Superfluidity, first discovered in liquid 4He, is closely related to Bose–Einstein condensation (BEC) phenomenon. However, even at zero temperature, a fraction of the quantum liquid is excited out of the condensate into higher momentum states via interaction-induced fluctuations—the phenomenon of quantum depletion. Quantum depletion of atomic BECs in thermal equilibrium is well understood theoretically but is difficult to measure. This measurement is even more challenging in driven-dissipative exciton–polariton condensates, since their non-equilibrium nature is predicted to suppress quantum depletion. Here, we observe quantum depletion of a high-density exciton–polariton condensate by detecting the spectral branch of elementary excitations populated by this process. Analysis of this excitation branch shows that quantum depletion of exciton–polariton condensates can closely follow or strongly deviate from the equilibrium Bogoliubov theory, depending on the exciton fraction in an exciton polariton. Our results reveal beyond mean-field effects of exciton–polariton interactions and call for a deeper understanding of the relationship between equilibrium and non-equilibrium BECs.

* * * * *

Decide whether each statement agrees with the passage on quantum depletion, answering yes or no and quoting the deciding words: 1. Superfluidity was first discovered in liquid 4He. 2. Quantum depletion of atomic BECs in thermal equilibrium is easy to measure. 3. The non-equilibrium nature of exciton–polariton condensates is predicted to enhance quantum depletion. The data comes from another source.

SUPPLIED DATA:
* * * * *

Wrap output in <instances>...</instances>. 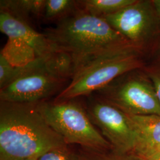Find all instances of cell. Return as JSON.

* * * * *

CORRECT RESPONSE:
1. Yes: "Superfluidity, first discovered in liquid 4He"
2. No: "is difficult to measure"
3. No: "is predicted to suppress quantum depletion"